American oversight committees are interesting expressions of state power. The committee room is filled with rows of seats cascading upwards with the representatives seated at the highest point and the subject, in this case, the Director of the SEC’s Division of Enforcement, Gurbir Grewal, placed far beneath them so that he must constantly look upwards at the seat of power.
The members were expositional, almost comically so, reading pre-prepared questions from tablets and punctuating the ends of their sentences as they gesticulated dramatically. On the question of the enforcement action against Ripple, Chair of the House Financial Services Subcommittee, Representative Sherman, emphatically agreed that XRP was a security but wondered why the SEC hadn’t also gone after the exchanges that were selling these unregistered securities to the unsuspecting public. Director Grewal dodged the question by clarifying that he could not comment on active litigation.
Representative Sherman touched on a curious aspect of SEC regulatory actions, particularly against Ripple. Why is the investing public bearing the brunt of the SEC’s enforcement actions? Why do the exchanges and the billionaires who run them not suffer their due share of the pain? After all, they were selling and profiting from something both the SEC and Chairman Sherman argue were unregistered securities. The SEC has even argued in court that market participants should have known XRP was always a security. If this is the case, then why aren’t the exchanges and other stakeholders being punished?
The answer to this question may have come earlier in the committee meeting, where members expressed that SEC enforcement actions were meant to discourage bad behavior before it happened. So the agency operates on a similar principle to rulers like Vlad the Impaler — with victims hoisted high above parapet walls with spikes driven through their bodies to dissuade foreign invaders. Except, in the case of XRP, the victims are the myriad domestic and foreign holders of the decentralized cryptocurrency.
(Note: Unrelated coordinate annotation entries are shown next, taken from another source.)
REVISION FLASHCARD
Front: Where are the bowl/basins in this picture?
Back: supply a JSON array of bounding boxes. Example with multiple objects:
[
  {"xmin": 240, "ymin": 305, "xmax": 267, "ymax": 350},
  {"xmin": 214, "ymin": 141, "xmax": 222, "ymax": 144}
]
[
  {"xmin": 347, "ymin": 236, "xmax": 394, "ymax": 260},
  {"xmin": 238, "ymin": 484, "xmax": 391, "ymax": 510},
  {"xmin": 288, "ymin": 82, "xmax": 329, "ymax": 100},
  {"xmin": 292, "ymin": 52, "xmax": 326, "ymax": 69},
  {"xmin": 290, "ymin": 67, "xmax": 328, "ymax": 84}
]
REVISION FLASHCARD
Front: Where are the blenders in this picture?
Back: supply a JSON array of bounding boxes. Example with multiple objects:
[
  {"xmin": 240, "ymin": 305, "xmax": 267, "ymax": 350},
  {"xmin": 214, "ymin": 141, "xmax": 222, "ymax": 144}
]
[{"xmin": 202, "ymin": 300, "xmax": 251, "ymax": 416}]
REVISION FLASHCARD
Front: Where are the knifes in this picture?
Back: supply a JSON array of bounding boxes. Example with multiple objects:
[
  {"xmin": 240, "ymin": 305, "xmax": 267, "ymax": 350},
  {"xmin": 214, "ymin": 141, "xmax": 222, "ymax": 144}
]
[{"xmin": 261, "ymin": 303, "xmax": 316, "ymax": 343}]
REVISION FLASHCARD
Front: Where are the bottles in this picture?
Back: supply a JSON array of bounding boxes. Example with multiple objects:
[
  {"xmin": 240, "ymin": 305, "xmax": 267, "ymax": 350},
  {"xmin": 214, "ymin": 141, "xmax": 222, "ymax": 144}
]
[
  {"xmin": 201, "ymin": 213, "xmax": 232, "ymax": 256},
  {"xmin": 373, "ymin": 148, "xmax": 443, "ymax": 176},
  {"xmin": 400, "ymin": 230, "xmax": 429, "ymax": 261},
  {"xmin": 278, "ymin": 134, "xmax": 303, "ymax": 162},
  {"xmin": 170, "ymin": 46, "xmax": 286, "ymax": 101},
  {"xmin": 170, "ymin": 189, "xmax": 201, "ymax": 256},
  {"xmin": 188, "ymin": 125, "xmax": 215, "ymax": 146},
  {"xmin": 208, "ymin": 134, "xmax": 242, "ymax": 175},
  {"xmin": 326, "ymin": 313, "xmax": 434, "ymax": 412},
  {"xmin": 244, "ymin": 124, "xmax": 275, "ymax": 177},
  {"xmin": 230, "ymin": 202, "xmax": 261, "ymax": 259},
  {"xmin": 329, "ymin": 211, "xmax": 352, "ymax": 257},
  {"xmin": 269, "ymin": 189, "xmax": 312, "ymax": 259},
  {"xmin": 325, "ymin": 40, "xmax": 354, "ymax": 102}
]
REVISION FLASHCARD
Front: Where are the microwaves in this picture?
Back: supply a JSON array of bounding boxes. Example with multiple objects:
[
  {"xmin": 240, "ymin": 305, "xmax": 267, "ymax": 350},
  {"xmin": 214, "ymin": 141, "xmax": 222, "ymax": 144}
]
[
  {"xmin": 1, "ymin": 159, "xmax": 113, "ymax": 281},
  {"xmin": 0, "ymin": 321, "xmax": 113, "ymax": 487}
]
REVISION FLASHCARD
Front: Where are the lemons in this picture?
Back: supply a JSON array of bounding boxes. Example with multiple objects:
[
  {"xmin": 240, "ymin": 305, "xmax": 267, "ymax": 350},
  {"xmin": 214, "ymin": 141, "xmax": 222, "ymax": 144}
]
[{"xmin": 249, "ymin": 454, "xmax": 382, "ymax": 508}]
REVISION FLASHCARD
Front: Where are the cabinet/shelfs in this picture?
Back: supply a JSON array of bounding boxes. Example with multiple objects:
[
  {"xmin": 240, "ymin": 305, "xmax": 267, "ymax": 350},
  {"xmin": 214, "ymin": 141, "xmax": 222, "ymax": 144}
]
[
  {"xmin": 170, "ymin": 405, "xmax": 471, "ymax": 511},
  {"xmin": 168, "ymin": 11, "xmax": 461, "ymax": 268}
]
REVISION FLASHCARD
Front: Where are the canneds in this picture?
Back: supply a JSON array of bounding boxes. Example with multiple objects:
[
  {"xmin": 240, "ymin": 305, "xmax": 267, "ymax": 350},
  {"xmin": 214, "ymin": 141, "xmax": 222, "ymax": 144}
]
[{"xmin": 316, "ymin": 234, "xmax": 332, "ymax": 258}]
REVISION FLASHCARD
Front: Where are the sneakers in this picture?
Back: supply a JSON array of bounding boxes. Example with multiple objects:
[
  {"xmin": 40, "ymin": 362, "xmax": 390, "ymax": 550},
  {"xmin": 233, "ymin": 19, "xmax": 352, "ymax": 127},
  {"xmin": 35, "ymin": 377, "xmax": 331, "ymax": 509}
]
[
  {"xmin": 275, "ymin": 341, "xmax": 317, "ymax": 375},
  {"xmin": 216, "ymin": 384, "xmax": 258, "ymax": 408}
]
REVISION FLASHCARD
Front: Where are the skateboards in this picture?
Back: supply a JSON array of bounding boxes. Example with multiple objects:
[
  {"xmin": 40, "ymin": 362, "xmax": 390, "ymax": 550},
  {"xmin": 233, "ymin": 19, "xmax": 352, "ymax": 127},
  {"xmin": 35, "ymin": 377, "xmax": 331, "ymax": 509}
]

The peddlers of this security are left to skip along, happy with their profits, as the rest of us twist in the wind. All the while, the committee pontificates and hurls prefabricated speeches at a director they’ve hauled into their coliseum so they can keep up the appearance of “oversight.”
Hinman’s ETHGate speeches were also tangentially mentioned by representative Davidson:
“Let me run a hypothetical scenario by you. Say an SEC official gives a speech at a conference. And the official begins by stating that “their views are their own and not necessarily those of the commission.” Anyone who’s ever heard an SEC official speak would know that this is standard, and they would not interpret the speech as legal guidance. However, let’s say that the SEC official consulted SEC staff and perhaps even ethics directly to assist them in writing the speech or giving guidance. Under this scenario, would the written speech still be considered personal views of the individual and not views of the commission?”
Director Grewal refused to answer because “that hypothetical is a real scenario that’s playing out in litigation.”
For XRP holders wondering if the committee would provide any substantive criticism for the SEC’s attitudes on crypto and their enforcement actions, the statements lobbed at the Director were surprisingly soft, except for those from Representative Emmer, who stated:
“But time and time again, you place the blame for this erosion in trust almost squarely on the shoulders of industry participants and companies. Mr. Grewal, the SEC is in no way blameless here. Chair Gensler’s political regime at the SEC, carried out by its division of enforcement, has been characterized by a focus on using enforcement to expand SEC jurisdiction at the expense of public resources, public investment in our country, and public trust in our markets. It seems clear to everyone, except maybe those at the commission, that the SEC is not regulating in good faith. Although many sectors of the industry have grappled with the SEC’s politicization of regulation over the last 14 months, it can be seen most clearly when it comes to the digital asset industry.”